Quote from: SiL on Dec 13, 2020, 01:28:08 AM
Quote from: Jigsaw85 on Dec 12, 2020, 05:00:38 PM
Aliens barely has any intriguing moments at all, because we know everything that's coming.
The investigation of the colony, both descents into the hive, the Aliens finding their way into the colony -- these all drew intrigue and apprehension from the audience.
It's not really intriguing when you know exactly what happened at the colony and what created the Hive. The Aliens did it all, and we know it.
QuoteThe movie makes us wait 1 hour and 15 minutes just to get to the aliens, something we've already experienced in Alien.
There is no cut of the film where this is accurate. If you go by the DC we see the facehugger significantly sooner; by the TC, the marines still discover the facehuggers earlier into the film. The adults appear around the same time in both movies in their theatrical cuts.
My special edition of the film shows the Aliens showing up nearly 1 hour and 15 minutes, right after the chestburster gets burned to death. And we've already seen both a living and dead facehugger in the first film. So nothing new or interesting there.
QuoteThe only intriguing moment in Aliens is when Ripley asks "who's laying these eggs?" and the answer is disappointing to some. The Queen ruins the cosmic horror element of Alien because now the unknowable space demon is now comparable to an ant.
The Alien was never meant to be an unknowable space demon. Insects were an inspiration from the first movie.
Being insect like doesn't mean it literally had to be a giant space ant. What about the fact that the Space Jockey was transporting eggs on a ship? Many people theorized for years whether the Aliens were created by the space jockey as a weapon of war or if they just gathered eggs from a planet. If people didn't view the Alien as a mysterious lovecraftian creature, than many wouldn't have been so upset with Ridley Scott for explaining their origins in Alien Covenant.
QuoteWith Alien, everybody thought Dallas was going to be the hero of the movie, but then he's killed halfway through. It gives the sense that nobody is safe and that anything can happen.
Not really. It's pretty clear in the film that Ripley is the lead of the ensemble. We experience the events more through her perspective than anyone else even before Dallas dies.
Ripley kind of just blended in with the rest of the crew for the first half of the movie. She didn't discover the ship, or the eggs, and she didn't try to save Kane. it wasn't until after Dallas died that she was being put into the spotlight.
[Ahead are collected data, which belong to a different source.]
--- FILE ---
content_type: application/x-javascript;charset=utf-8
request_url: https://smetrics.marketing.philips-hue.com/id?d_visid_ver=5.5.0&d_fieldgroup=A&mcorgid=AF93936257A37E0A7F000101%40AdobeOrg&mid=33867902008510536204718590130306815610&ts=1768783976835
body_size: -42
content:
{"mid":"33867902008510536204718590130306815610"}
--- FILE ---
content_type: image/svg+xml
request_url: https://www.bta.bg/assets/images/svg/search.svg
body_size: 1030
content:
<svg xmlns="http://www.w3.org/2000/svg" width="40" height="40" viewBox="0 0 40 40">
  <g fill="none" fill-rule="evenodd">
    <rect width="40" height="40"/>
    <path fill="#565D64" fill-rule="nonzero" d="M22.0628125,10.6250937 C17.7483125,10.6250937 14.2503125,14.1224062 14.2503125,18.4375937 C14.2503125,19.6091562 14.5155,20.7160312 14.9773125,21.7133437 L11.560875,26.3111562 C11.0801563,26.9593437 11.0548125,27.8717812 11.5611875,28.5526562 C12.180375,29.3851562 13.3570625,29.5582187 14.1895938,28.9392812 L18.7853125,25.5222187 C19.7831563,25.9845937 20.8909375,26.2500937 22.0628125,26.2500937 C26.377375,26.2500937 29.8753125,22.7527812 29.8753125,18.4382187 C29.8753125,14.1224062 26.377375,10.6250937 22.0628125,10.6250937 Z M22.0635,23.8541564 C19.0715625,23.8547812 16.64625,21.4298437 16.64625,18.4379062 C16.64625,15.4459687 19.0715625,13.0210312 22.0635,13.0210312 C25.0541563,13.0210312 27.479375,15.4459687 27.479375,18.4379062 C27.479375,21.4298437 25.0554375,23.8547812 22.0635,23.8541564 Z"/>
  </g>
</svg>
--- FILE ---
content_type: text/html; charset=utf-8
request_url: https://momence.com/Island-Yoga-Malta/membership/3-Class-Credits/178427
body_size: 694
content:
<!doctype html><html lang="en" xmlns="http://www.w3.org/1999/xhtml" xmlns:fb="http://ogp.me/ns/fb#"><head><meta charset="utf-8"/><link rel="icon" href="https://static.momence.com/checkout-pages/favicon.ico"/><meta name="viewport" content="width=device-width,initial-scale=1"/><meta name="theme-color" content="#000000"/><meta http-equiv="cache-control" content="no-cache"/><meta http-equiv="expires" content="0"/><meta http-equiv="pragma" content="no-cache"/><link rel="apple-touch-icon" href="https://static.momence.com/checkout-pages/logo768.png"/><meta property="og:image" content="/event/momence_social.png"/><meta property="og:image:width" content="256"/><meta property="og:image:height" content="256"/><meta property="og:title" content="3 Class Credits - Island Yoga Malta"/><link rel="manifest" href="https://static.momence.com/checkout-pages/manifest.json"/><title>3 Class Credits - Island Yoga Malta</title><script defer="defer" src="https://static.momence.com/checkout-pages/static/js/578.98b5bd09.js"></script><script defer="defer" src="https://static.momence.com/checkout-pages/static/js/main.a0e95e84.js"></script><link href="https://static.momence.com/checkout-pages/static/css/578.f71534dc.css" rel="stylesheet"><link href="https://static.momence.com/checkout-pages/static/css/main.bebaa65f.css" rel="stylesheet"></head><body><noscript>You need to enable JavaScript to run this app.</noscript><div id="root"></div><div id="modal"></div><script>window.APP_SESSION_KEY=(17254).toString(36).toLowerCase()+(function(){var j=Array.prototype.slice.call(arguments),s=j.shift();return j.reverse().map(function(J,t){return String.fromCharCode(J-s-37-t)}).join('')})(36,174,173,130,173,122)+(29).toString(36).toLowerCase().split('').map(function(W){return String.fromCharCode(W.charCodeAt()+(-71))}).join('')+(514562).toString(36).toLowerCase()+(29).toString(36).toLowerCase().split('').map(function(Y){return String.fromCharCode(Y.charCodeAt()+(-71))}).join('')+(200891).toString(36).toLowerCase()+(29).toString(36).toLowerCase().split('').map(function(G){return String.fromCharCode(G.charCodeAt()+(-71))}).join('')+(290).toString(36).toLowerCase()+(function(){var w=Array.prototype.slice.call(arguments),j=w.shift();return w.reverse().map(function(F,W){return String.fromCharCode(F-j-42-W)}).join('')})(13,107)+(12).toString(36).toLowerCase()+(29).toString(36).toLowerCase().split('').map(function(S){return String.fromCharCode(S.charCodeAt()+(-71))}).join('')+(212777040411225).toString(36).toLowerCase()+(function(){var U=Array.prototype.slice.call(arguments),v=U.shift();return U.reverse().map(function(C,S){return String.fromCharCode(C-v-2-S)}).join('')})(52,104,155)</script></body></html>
QuoteRipley has a surrogate mother relationship with Newt; and the rules of conventional story telling says she has to save Newt and beat the queen, and of course, she does.
Conventional story telling says Ripley has to defeat the Alien in the first movie, and of course, she does.
Yeah, but at least she didn't have a big neon sign above her head that said "Badass Action Hero." while holding a giant machine gun and posing for the camera like she was an action figure. In Alien, she was scared and borderline helpless, she had nothing to fight for except her own life, and with a movie as bleak as Alien, it could have gone either way. The original ending actually had the alien kill Ripley, and given everything that happened throughout the movie, it would have worked just as well. Aliens went through all the trouble of establishing that Ripley lost one daughter and is now fighting to save the other, and considering how everything in Aliens had a far more crowd pleasing tone than Alien, a bleak ending just wouldn't have worked, hence why I felt no tension in the third act. Ripley has to save Newt, otherwise the movie wouldn't have worked.